Frosinone · 09 Settembre 2026

Un anno dalla morte di Paolo: i genitori chiedono verità e maggiore attenzione verso i giovani

Giuseppe e Simonetta richiamano la memoria del figlio e segnalano presunte omissioni nell'ambito scolastico

Un anno dalla morte di Paolo: i genitori chiedono verità e maggiore attenzione verso i giovani

È trascorso un anno dalla scomparsa di Paolo, il giovane deceduto nella sua abitazione di Santi Cosma e Damiano poco prima del ritorno a scuola. La vicenda, pur avvenuta fuori dalla provincia di Frosinone, ha avuto ampia eco anche in Ciociaria: la madre di Paolo è originaria di Cassino e la famiglia segnala il forte coinvolgimento della comunità locale.

A parlare del figlio sono i genitori, Giuseppe e Simonetta, che chiedono che il ricordo di Paolo non si riduca alla tragedia della sua morte ma resti ancorato alla persona che era. Lo descrivono come un ragazzo riservato, sensibile, con passioni come la musica, la pesca e lo studio, e con un forte senso del rispetto verso gli altri.

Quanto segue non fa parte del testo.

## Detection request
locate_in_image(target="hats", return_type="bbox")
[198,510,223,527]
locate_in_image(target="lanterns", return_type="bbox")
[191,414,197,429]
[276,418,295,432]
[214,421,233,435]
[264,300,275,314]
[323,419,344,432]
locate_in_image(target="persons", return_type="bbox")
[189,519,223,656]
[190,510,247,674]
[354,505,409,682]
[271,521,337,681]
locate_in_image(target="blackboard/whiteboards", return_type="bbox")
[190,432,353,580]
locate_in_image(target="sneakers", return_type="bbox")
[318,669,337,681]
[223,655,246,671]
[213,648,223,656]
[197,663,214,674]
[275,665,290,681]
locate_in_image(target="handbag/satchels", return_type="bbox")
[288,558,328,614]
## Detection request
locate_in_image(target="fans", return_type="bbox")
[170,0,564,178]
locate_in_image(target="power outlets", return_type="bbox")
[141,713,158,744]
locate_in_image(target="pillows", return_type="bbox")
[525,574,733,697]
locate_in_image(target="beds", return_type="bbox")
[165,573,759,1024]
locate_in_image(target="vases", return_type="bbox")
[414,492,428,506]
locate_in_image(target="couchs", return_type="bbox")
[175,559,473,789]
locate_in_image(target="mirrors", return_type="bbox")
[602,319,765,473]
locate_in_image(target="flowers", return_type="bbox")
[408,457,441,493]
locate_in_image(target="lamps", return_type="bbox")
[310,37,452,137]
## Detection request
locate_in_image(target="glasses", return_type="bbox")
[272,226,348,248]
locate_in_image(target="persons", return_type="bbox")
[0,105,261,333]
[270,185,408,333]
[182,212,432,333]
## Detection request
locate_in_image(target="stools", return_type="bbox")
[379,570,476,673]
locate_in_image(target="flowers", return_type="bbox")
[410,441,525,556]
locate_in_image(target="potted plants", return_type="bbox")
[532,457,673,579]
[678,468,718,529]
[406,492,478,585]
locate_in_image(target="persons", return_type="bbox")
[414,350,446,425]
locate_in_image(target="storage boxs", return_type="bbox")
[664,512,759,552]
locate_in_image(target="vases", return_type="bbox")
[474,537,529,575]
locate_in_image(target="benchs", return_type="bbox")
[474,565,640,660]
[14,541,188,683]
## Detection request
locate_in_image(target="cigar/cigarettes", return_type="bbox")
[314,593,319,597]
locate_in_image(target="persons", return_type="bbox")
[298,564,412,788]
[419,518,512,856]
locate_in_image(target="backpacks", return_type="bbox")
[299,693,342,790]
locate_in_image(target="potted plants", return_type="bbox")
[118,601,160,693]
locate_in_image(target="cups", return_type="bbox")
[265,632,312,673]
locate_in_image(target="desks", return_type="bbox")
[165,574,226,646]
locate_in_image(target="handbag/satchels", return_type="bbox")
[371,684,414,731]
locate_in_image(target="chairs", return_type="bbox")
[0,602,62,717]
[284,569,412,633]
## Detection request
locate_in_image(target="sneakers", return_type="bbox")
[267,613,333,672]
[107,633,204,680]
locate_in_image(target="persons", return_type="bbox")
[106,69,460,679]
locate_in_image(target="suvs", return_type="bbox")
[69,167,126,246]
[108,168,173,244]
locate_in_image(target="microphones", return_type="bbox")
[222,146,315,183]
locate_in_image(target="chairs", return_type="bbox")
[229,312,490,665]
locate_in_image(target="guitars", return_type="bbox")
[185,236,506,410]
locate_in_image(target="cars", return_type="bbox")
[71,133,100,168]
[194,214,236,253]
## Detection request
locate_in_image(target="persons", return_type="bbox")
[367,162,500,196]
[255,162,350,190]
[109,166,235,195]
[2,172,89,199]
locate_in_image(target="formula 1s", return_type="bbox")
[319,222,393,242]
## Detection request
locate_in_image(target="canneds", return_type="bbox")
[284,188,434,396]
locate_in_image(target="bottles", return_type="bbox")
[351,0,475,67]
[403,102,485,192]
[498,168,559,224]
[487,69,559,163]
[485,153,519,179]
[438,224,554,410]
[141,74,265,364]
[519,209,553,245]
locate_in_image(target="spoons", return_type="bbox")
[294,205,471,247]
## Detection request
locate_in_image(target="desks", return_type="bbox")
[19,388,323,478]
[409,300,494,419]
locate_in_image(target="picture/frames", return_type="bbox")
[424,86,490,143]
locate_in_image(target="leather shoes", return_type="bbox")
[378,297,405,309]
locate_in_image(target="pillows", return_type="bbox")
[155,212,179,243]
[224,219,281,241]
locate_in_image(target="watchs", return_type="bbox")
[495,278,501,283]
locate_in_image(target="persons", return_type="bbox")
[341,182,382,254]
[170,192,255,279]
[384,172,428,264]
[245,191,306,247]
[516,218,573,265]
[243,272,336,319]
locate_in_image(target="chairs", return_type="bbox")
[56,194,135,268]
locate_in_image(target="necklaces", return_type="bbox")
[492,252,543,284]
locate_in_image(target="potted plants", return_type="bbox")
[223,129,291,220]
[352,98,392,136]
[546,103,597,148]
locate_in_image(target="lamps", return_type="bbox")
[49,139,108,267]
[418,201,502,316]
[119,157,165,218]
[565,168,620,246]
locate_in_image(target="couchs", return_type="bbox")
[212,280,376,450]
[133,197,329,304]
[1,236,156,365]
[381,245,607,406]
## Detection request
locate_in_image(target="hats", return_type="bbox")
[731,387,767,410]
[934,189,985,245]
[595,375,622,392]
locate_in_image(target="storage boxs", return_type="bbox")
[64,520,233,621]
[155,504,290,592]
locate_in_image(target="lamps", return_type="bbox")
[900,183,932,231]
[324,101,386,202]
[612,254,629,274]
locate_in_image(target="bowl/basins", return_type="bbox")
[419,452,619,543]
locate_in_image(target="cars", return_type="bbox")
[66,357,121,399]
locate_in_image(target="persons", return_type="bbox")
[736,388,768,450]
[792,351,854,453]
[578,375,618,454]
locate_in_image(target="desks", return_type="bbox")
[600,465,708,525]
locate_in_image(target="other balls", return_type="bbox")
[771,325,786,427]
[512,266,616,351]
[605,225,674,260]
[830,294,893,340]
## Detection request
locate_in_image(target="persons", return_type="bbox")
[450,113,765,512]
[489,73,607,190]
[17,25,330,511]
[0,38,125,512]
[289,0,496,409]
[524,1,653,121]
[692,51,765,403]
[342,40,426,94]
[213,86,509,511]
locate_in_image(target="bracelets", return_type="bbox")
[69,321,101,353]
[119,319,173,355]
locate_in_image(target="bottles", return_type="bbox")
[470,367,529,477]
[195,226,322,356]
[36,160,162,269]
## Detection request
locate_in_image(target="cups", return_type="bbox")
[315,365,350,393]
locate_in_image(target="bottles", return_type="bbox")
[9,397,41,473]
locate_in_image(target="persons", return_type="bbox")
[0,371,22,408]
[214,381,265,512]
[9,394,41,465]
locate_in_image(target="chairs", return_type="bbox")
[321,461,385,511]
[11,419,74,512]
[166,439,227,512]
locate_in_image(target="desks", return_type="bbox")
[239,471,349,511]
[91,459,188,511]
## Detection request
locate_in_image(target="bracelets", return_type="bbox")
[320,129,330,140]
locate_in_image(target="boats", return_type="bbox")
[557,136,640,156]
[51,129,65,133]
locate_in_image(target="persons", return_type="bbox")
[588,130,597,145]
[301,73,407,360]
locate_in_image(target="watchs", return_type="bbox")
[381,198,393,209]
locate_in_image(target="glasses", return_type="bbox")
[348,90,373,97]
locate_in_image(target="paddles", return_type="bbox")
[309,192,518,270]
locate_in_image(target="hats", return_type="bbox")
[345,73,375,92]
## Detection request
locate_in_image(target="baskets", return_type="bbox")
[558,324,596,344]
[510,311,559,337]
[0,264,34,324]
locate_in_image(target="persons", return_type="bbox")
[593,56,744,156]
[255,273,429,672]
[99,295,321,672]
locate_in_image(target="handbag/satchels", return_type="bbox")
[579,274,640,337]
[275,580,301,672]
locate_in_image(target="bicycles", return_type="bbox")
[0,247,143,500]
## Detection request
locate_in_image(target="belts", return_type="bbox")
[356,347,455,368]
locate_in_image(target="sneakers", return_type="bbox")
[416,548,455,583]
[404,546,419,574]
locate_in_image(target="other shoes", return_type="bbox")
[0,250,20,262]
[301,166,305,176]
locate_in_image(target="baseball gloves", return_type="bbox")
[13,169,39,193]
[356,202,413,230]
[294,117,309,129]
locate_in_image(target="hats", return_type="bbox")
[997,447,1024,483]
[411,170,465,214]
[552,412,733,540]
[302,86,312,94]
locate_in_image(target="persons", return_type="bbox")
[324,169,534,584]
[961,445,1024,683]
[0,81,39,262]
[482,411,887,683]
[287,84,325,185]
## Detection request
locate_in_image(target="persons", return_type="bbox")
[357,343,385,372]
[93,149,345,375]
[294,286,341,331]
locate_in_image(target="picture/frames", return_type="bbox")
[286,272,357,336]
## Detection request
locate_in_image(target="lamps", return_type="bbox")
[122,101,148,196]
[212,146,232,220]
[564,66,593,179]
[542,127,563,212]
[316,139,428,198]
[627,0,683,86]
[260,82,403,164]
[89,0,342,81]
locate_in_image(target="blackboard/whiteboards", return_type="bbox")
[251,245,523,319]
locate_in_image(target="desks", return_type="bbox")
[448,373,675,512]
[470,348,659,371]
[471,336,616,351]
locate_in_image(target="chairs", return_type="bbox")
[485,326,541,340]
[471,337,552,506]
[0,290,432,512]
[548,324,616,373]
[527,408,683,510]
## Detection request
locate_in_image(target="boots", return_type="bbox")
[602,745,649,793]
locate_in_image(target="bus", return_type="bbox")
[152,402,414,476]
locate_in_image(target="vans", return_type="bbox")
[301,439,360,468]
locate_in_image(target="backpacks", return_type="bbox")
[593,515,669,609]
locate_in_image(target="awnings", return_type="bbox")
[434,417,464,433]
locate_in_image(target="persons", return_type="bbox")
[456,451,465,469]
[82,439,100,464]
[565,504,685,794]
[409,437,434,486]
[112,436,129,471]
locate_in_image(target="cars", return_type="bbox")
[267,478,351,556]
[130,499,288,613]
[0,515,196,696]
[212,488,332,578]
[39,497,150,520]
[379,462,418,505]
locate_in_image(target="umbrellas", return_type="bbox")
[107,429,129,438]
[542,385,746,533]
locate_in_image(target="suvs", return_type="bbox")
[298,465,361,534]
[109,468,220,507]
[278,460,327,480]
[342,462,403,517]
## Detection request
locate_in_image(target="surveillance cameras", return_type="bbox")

Secondo la ricostruzione fornita dai genitori, negli ultimi tempi Paolo avrebbe subito episodi riconducibili a bullismo e marginalizzazione. Giuseppe e Simonetta sostengono di aver segnalato la situazione e di aver chiesto aiuto, ma ritengono che gli adulti non abbiano colto fino in fondo i segnali di sofferenza del ragazzo.

A seguito della vicenda la famiglia ha avviato una battaglia per l'accertamento delle responsabilità. I genitori riferiscono di aver presentato querele e di aver contestato presunte negligenze anche nei confronti di ispettori ministeriali, oltre a segnalare comportamenti e omissioni che a loro dire coinvolgerebbero studenti, dirigenti e docenti. Sempre secondo la famiglia, alcuni esponenti della scuola sarebbero stati sospesi o sanzionati e sarebbero in corso iniziative giudiziarie avviate dai genitori.

Giuseppe e Simonetta affermano di non volere processi mediatici, ma chiedono che siano le autorità competenti a stabilire fatti e responsabilità. Ribadiscono il diritto a vedere verificate eventuali omissioni e a non lasciare che il tempo cancelli la vicenda.

Nel ricordare Paolo, i genitori lanciano anche un appello più ampio: interrogarsi su quale ruolo debbano avere gli adulti quando un ragazzo è in difficoltà, se ascoltano davvero i segnali o tendono ad attendere che i problemi si risolvano da soli. I genitori sottolineano che la riservatezza di un giovane non è indice di assenza di bisogno.

L'11 settembre 2026, data dell'anniversario, è prevista una messa di suffragio alle 18:00 presso il Santuario di Santi Cosma e Damiano, momento in cui la famiglia e la comunità si ritroveranno per ricordare Paolo.

I genitori concludono affermando che continueranno a chiedere verità, giustizia e responsabilità non per vendetta ma per mantenere viva la memoria del figlio e per cercare di prevenire che altri ragazzi restino soli nella sofferenza.